Pain is complex and defies our ability to establish a clear definition. Pain is far more than neural transmission and sensory transduction. Pain is a complex combination of emotions, culture, experience, spirit and sensation. In 1986, the International Association for the Study of Pain grappled with this pain conundrum by defining pain as “an unpleasant sensory and emotional experience associated with actual or potential tissue damage or described in terms of such damage.” This definition speaks to the inherent subjectivity of the pain experience. As Turk and Melzack observed in 2001, “There does not appear to be a simple isomorphic relationship between the amount of pain and the extent of the tissue damage.” This is particularly true when referring to chronic pain, both moderate and intractable. Thus, it is reasonable to believe that the unique characteristics of each individual impact their experience of pain.

Because pain is a complex puzzle, no single health care profession holds the puzzle piece that solves this puzzle; rather, each health care profession holds a critical piece that contributes to the completion of the puzzle. Chiropractors are trained to see their patients as multifaceted, whole systems requiring a multidisciplinary viewpoint. A vast panoply of therapeutic options are available to pain patients, ranging from allopathic medicine to various complementary disciplines. Today’s pain patients may select Western medicine, Chinese medicine, acupuncture, pharmaceuticals, chiropractic, nutrition, supplementation, body work, yoga and psychology, to name a few. What does this mean to the pain patient? The path to pain reduction lies in the power of applying many different healing therapies in a way that complements the patient’s needs, beliefs and personality. While each of these therapies offers healing, the patient remains the key component to pain reduction. Pain patients must believe and affirm that they can reduce their pain and then select those therapies that will assist in doing so.

Each therapeutic option for pain management is based on collective wisdom that has been handed down from generation to generation, as well as, modern innovation. Multidisciplinary pain practitioners celebrate this unique knowledge and respect what each therapeutic option offers the pain patient. Practitioners are learning appropriate referral patterns, joining together in multidisciplinary treatment teams and learning what therapies are efficacious for pain management.

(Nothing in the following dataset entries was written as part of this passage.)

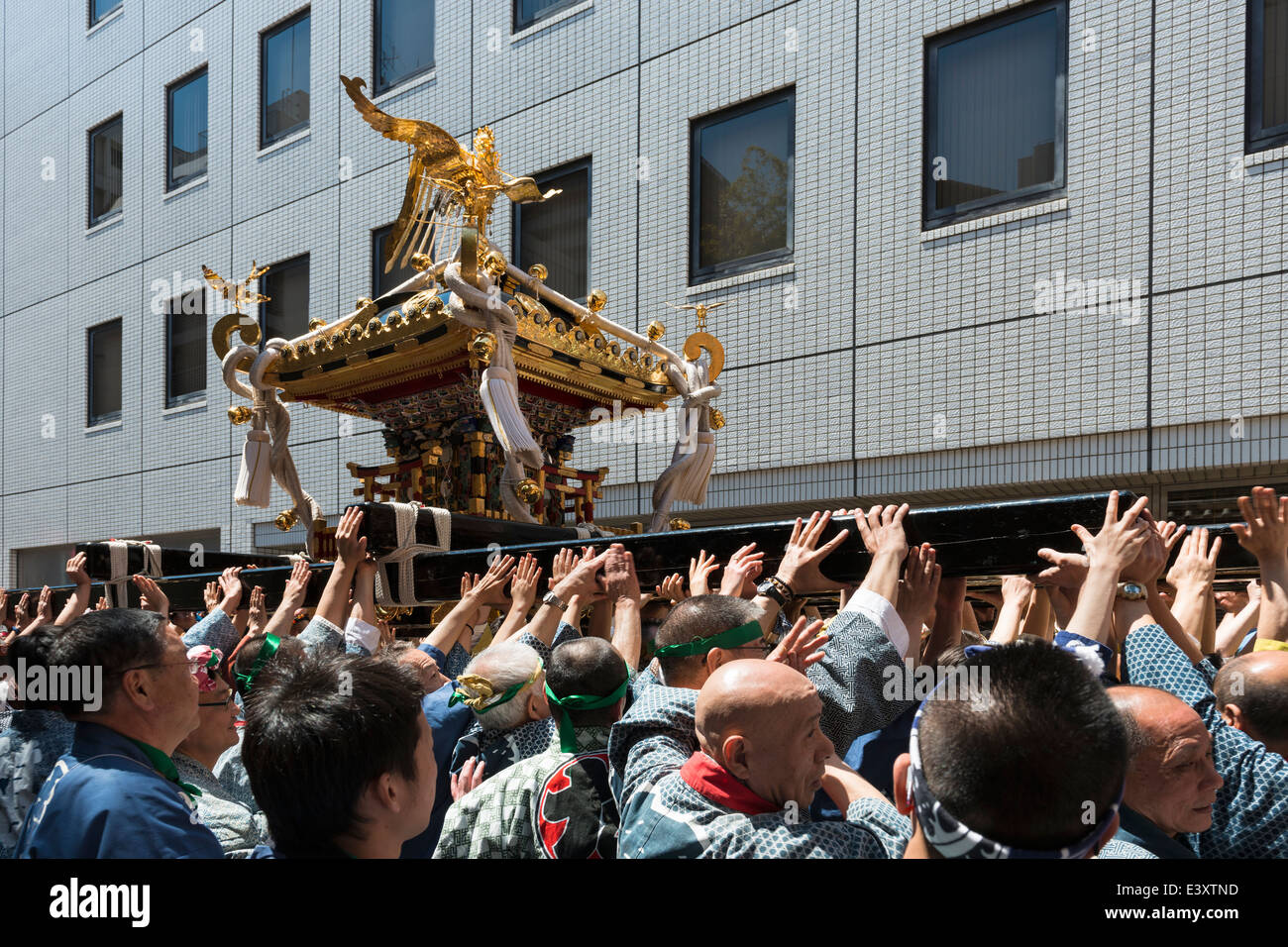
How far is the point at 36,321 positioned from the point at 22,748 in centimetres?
1432

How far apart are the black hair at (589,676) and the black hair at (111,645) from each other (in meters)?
0.92

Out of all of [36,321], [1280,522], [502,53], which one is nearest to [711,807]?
[1280,522]

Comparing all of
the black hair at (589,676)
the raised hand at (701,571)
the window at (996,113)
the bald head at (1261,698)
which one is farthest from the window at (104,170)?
the bald head at (1261,698)

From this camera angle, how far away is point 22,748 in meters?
2.94

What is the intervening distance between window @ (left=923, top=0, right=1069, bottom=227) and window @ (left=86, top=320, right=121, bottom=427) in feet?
35.4

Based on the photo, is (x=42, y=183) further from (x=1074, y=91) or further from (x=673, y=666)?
(x=673, y=666)

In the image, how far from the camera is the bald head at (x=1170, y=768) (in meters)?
2.04

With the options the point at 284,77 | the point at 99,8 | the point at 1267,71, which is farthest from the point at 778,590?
the point at 99,8

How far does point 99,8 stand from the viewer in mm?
15289

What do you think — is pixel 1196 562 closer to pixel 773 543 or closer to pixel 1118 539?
pixel 1118 539

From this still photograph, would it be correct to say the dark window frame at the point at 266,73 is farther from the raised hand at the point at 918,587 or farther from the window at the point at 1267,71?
the raised hand at the point at 918,587

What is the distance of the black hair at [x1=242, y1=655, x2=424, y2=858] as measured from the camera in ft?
5.80

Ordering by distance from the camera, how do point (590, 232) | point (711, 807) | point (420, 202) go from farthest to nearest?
point (590, 232) → point (420, 202) → point (711, 807)

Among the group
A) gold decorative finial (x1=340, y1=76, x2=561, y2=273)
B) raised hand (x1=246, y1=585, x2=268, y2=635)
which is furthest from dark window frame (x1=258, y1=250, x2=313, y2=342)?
raised hand (x1=246, y1=585, x2=268, y2=635)
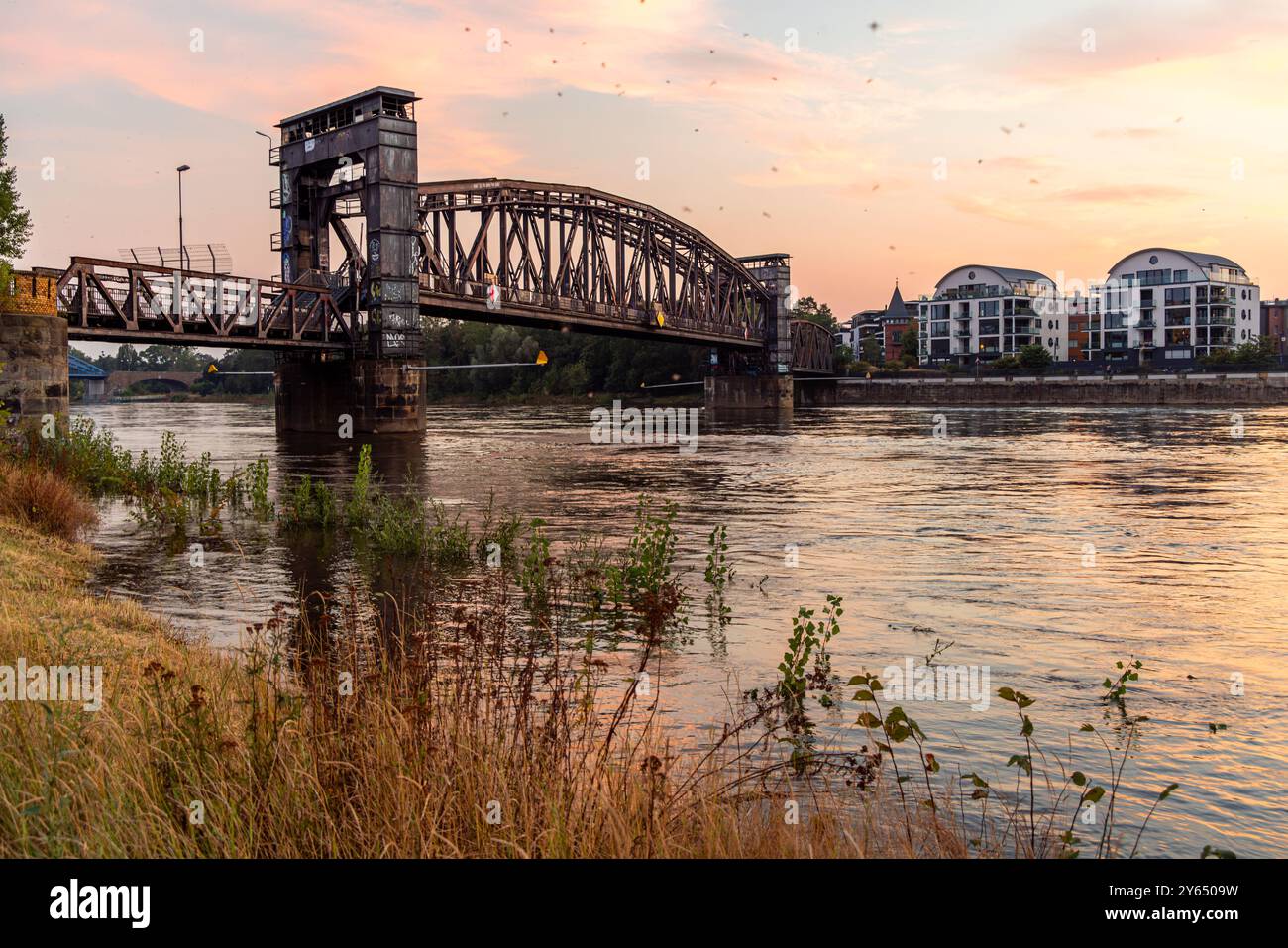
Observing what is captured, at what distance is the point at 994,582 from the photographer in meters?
15.3

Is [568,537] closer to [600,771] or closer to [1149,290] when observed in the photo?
[600,771]

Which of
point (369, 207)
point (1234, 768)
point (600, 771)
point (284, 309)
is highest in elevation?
point (369, 207)

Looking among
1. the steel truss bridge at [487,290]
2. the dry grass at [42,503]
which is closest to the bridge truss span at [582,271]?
the steel truss bridge at [487,290]

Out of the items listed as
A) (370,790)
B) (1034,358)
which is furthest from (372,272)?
(1034,358)

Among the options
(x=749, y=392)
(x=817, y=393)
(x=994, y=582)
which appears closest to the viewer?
(x=994, y=582)

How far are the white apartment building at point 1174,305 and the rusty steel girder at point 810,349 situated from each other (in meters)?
39.6

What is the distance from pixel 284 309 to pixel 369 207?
7.29 m

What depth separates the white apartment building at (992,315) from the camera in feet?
510

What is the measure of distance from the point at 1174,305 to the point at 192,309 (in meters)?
134

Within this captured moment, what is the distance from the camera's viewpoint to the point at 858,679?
6.30 m

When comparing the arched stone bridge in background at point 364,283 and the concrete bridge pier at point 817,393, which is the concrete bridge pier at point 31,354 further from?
the concrete bridge pier at point 817,393

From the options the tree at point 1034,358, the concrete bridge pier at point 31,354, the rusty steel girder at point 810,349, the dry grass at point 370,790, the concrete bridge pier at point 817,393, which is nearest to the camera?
the dry grass at point 370,790

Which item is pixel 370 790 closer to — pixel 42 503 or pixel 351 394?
pixel 42 503
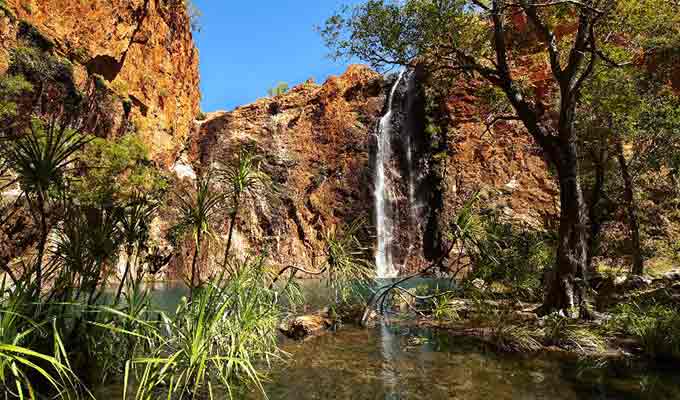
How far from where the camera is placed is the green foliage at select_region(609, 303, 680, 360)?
8.60 meters

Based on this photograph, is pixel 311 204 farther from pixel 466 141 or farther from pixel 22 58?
pixel 22 58

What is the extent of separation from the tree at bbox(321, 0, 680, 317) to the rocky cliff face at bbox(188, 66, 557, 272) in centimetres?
2012

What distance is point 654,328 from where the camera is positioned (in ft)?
29.6

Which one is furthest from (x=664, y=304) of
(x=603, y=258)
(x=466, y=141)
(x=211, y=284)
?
(x=466, y=141)

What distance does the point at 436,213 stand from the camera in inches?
1393

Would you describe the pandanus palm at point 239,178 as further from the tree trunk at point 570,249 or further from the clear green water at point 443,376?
the tree trunk at point 570,249

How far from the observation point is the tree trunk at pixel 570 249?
11.6 meters

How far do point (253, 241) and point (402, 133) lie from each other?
621 inches

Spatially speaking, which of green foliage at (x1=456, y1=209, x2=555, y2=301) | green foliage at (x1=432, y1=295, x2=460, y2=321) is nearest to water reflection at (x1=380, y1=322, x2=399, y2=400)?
green foliage at (x1=432, y1=295, x2=460, y2=321)

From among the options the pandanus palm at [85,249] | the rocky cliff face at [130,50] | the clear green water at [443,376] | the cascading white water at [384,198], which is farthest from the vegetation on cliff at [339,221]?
the cascading white water at [384,198]

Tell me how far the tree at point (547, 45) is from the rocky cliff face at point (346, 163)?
2012 centimetres

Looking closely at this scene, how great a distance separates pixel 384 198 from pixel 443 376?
2920 cm

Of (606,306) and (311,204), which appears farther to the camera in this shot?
(311,204)

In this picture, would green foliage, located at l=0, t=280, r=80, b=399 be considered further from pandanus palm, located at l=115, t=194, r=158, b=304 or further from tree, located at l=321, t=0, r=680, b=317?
tree, located at l=321, t=0, r=680, b=317
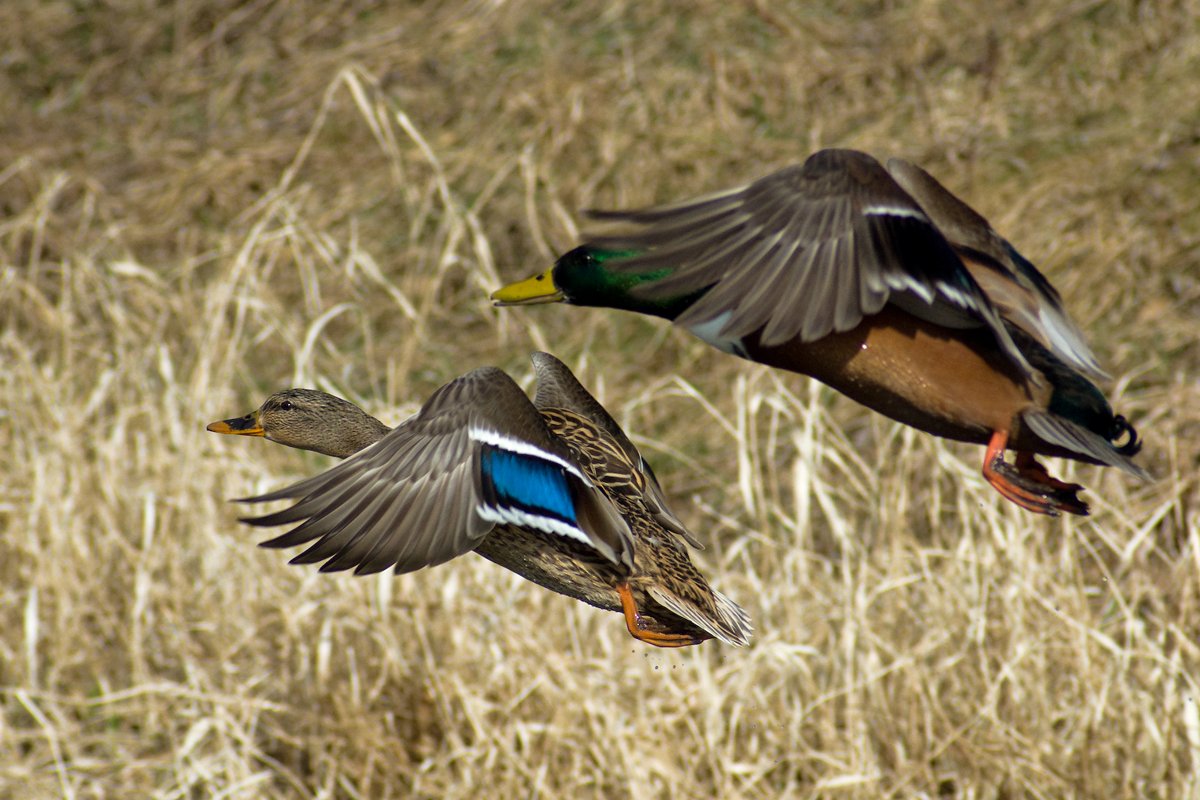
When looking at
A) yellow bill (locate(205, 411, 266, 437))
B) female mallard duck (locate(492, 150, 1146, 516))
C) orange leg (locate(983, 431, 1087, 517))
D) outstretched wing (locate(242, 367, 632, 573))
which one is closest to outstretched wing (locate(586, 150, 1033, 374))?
female mallard duck (locate(492, 150, 1146, 516))

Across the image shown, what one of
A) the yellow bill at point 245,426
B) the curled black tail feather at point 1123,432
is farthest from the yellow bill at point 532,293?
the curled black tail feather at point 1123,432

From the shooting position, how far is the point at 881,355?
218cm

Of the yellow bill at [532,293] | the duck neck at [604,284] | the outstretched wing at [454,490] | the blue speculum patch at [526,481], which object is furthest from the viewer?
the yellow bill at [532,293]

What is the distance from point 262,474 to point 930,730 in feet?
6.18

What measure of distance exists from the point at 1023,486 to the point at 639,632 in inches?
22.2

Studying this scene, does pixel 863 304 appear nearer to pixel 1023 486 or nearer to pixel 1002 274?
pixel 1023 486

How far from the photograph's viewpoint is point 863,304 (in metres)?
1.94

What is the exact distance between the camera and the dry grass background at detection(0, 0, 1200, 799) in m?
3.73

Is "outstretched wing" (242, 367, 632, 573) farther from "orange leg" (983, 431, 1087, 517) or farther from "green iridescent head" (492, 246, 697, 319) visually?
"orange leg" (983, 431, 1087, 517)

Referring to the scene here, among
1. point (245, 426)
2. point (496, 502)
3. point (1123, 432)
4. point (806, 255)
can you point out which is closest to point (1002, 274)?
point (1123, 432)

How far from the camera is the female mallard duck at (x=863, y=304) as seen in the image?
6.45ft

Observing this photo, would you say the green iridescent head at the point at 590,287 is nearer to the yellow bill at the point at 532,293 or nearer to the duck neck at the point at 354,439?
the yellow bill at the point at 532,293

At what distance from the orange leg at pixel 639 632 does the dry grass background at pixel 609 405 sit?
1581 millimetres

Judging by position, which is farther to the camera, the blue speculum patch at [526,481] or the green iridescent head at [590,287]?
the green iridescent head at [590,287]
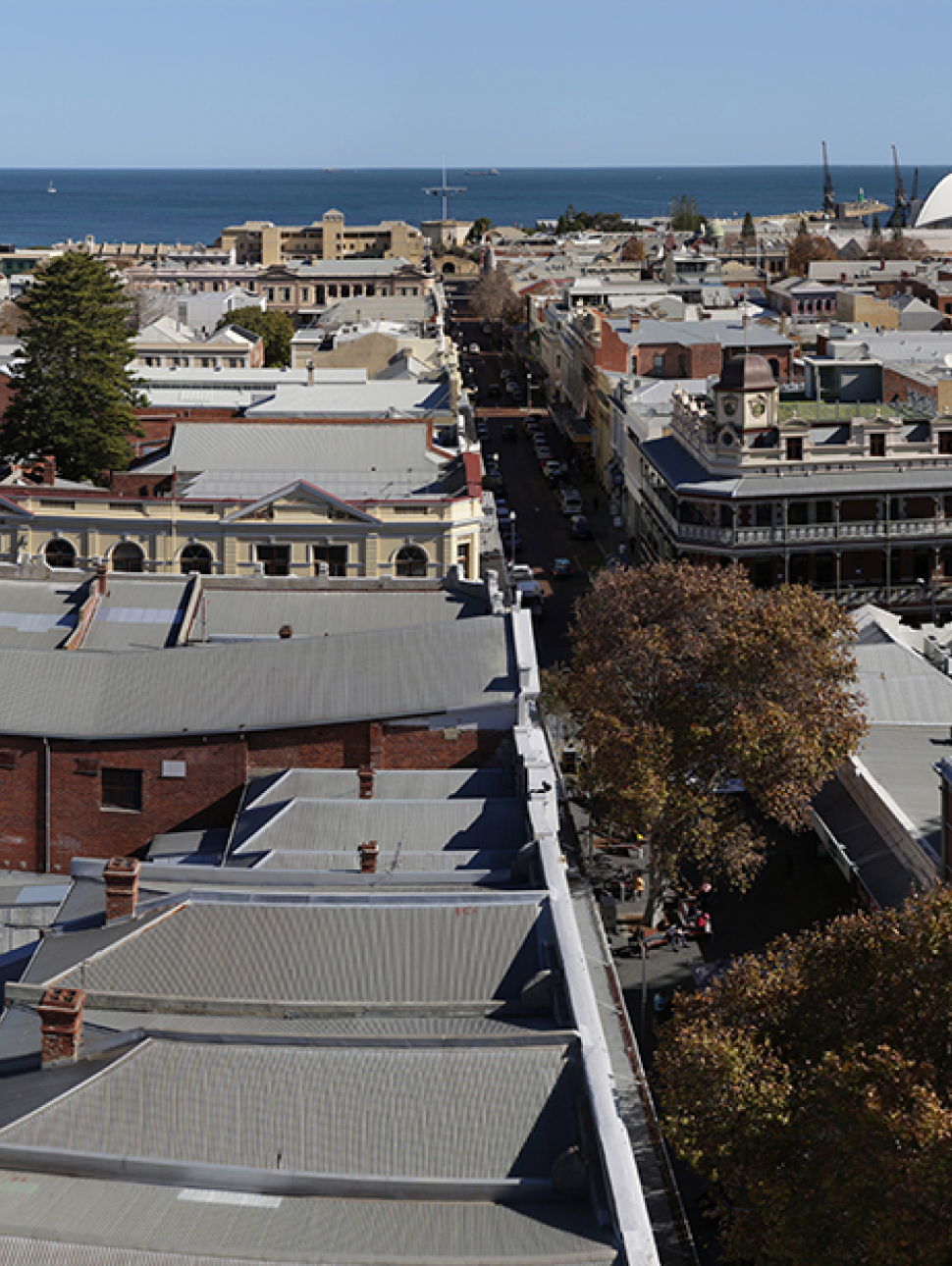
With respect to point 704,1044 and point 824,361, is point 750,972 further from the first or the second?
point 824,361

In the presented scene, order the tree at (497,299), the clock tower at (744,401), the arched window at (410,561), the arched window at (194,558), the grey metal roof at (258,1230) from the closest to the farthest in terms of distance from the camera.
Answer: the grey metal roof at (258,1230) < the arched window at (410,561) < the arched window at (194,558) < the clock tower at (744,401) < the tree at (497,299)

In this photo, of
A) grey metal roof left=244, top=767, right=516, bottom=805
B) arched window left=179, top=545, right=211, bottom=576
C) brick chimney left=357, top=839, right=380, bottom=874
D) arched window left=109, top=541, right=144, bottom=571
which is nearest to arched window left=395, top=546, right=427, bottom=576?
arched window left=179, top=545, right=211, bottom=576

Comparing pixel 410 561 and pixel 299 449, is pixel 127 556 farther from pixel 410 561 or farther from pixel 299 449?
pixel 410 561

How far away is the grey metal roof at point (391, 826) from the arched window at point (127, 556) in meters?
24.6

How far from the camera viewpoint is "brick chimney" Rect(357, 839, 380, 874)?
31203 mm

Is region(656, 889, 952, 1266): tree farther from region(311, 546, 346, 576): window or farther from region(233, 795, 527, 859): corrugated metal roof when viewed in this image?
region(311, 546, 346, 576): window

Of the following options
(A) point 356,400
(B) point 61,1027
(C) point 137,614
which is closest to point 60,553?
(C) point 137,614

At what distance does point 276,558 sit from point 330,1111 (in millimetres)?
37468

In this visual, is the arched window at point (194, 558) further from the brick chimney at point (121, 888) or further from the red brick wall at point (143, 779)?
the brick chimney at point (121, 888)

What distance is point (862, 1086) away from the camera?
21141mm

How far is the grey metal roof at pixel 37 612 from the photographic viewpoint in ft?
144

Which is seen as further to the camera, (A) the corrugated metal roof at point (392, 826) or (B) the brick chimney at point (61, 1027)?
(A) the corrugated metal roof at point (392, 826)

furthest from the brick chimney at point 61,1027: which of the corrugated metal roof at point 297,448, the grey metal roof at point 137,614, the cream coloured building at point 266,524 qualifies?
the corrugated metal roof at point 297,448

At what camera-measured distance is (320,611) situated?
149 ft
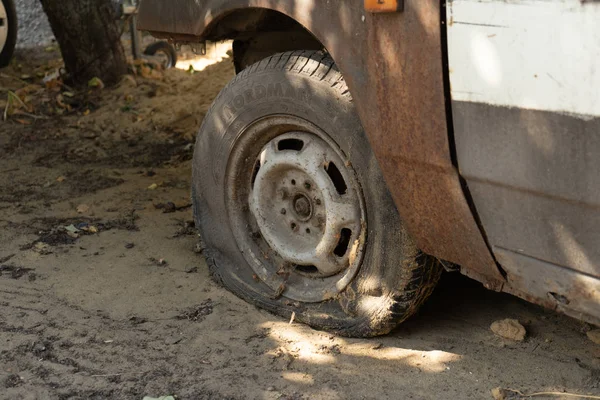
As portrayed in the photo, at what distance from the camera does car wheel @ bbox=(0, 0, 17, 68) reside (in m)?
8.44

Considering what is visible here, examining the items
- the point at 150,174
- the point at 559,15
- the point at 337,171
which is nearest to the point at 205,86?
the point at 150,174

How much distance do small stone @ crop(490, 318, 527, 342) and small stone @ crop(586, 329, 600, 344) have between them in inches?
9.8

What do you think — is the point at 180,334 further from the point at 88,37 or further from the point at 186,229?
the point at 88,37

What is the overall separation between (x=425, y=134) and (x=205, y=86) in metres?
5.34

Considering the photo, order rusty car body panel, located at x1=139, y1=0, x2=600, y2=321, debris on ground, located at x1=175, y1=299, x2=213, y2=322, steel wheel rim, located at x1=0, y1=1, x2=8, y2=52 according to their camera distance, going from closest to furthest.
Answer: rusty car body panel, located at x1=139, y1=0, x2=600, y2=321, debris on ground, located at x1=175, y1=299, x2=213, y2=322, steel wheel rim, located at x1=0, y1=1, x2=8, y2=52

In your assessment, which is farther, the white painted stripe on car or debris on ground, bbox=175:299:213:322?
debris on ground, bbox=175:299:213:322

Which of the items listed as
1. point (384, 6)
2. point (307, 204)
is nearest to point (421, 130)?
point (384, 6)

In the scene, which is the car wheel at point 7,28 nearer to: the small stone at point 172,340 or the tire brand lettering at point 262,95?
the tire brand lettering at point 262,95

Pain patients are encouraged to become self-advocates, to be an integral part of their treatment plan and to have a voice in treatment decisions.

The Pain in America: A Research Report done in 2000 found that four out of five Americans believe that pain is a part of getting older, and approximately sixty four percent would see a doctor only if their pain became unbearable. Sixty percent of the respondents said that pain was just something that you have to live with. A surprising twenty eight percent indicated that they felt that there was no solution for their pain. In light of this information it is essential for us to help those in pain to understand that they need not suffer. There are many chiropractic treatment options available for the management of pain.